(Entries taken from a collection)
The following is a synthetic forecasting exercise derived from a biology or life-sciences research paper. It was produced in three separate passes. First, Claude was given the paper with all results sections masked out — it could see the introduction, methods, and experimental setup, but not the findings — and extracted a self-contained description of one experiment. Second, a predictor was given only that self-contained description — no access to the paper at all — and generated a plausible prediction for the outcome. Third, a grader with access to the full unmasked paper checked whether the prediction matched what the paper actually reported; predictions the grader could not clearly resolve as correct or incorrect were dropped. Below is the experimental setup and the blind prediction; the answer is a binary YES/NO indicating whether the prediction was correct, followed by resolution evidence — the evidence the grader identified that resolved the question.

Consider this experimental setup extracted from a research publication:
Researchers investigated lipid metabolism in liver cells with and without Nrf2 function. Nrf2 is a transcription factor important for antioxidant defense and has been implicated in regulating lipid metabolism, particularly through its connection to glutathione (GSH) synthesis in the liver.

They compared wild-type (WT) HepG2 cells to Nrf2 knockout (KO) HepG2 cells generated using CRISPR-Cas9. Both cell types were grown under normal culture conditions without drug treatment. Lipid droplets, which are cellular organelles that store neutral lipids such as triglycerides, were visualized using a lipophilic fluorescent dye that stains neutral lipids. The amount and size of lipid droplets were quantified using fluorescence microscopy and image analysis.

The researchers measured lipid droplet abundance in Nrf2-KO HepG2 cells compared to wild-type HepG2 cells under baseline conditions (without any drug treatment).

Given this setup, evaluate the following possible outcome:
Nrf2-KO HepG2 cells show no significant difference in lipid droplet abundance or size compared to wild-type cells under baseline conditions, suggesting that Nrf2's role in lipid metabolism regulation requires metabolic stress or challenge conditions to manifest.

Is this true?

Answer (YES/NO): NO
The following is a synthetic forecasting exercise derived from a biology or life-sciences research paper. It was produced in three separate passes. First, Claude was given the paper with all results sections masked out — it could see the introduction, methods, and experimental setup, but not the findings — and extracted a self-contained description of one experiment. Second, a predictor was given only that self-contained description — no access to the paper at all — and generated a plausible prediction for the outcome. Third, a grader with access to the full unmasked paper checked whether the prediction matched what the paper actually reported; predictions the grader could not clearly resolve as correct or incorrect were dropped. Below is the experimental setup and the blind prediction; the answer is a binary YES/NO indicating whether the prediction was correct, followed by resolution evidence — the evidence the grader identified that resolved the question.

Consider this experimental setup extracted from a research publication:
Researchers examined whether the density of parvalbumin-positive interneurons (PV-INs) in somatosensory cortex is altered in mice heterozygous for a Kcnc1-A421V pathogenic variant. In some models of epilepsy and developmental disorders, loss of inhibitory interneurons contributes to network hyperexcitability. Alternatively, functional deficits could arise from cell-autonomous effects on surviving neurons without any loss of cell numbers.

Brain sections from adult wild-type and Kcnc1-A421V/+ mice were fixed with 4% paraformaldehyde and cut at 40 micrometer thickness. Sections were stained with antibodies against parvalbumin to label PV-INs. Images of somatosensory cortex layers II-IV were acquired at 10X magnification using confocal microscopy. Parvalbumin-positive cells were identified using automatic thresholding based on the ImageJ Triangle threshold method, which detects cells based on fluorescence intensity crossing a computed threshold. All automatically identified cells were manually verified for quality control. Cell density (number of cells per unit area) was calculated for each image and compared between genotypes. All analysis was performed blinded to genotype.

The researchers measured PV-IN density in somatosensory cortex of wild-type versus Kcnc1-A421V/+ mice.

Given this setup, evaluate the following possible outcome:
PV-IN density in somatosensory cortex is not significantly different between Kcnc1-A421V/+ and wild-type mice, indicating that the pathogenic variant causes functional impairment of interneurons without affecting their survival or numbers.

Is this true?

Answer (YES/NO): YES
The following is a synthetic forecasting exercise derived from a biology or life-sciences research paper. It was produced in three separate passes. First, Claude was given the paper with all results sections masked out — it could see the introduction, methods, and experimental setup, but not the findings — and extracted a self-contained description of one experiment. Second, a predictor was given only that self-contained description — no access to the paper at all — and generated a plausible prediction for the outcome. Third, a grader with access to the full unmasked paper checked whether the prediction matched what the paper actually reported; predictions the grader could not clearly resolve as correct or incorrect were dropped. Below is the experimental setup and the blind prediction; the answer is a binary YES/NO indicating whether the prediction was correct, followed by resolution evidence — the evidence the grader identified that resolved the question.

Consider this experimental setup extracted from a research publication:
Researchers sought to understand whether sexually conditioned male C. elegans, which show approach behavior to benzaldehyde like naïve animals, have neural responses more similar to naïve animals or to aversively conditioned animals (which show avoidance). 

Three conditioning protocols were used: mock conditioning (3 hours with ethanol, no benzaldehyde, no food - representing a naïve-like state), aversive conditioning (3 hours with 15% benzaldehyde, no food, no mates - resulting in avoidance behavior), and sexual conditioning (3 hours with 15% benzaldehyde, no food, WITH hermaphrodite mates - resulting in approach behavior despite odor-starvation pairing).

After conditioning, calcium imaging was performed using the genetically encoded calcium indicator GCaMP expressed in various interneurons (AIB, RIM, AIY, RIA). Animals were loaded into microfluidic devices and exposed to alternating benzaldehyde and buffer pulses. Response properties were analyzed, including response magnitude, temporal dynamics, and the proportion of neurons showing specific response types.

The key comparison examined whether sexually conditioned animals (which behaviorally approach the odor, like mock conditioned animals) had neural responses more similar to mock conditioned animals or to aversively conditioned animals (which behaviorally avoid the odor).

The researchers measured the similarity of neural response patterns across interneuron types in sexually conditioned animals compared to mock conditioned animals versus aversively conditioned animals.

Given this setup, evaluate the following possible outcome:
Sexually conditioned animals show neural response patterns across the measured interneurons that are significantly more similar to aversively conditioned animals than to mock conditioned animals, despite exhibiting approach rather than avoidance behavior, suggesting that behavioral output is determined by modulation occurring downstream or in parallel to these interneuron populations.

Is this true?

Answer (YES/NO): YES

--

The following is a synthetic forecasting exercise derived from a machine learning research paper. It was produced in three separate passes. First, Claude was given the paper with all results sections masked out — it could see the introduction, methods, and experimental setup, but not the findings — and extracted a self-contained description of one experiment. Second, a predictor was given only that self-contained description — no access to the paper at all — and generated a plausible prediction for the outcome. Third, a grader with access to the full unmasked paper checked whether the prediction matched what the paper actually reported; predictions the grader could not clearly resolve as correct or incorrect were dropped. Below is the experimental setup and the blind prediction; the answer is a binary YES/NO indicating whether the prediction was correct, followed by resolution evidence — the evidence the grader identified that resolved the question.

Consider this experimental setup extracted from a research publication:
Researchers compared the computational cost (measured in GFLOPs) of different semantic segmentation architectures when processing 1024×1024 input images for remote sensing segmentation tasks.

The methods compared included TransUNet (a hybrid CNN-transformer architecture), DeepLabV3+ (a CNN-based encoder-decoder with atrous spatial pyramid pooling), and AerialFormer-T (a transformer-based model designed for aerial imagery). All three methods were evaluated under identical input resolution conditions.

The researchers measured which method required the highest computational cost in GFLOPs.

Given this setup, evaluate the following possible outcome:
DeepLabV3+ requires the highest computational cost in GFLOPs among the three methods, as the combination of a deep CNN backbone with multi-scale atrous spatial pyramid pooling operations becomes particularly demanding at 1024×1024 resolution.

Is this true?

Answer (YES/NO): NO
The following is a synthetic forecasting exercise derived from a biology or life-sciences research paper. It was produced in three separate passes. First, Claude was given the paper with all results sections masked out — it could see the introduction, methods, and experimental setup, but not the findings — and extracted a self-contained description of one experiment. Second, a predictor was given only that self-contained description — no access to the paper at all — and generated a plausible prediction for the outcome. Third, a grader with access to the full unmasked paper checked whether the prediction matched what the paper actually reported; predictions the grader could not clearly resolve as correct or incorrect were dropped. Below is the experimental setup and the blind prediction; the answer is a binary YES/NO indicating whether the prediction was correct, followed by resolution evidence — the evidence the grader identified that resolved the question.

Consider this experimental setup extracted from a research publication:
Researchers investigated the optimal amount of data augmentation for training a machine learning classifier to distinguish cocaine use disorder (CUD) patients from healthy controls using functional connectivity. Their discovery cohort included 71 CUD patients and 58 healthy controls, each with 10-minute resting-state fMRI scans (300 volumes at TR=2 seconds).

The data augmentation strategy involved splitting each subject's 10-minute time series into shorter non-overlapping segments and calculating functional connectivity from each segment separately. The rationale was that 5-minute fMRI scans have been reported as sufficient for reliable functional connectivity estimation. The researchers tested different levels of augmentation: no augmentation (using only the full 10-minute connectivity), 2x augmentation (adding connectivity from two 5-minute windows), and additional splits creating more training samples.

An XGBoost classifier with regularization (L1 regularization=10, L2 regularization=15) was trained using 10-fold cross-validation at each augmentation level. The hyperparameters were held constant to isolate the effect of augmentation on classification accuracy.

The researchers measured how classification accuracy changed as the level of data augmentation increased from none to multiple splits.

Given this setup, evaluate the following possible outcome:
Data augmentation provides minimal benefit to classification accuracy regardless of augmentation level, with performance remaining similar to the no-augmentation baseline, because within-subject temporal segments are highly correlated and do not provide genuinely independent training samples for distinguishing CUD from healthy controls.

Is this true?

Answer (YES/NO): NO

- **Work instructions**
Scan the data above for the string "odor" and copy each line where it appears.

- **Response to this exercise**
Three conditioning protocols were used: mock conditioning (3 hours with ethanol, no benzaldehyde, no food - representing a naïve-like state), aversive conditioning (3 hours with 15% benzaldehyde, no food, no mates - resulting in avoidance behavior), and sexual conditioning (3 hours with 15% benzaldehyde, no food, WITH hermaphrodite mates - resulting in approach behavior despite odor-starvation pairing).
The key comparison examined whether sexually conditioned animals (which behaviorally approach the odor, like mock conditioned animals) had neural responses more similar to mock conditioned animals or to aversively conditioned animals (which behaviorally avoid the odor).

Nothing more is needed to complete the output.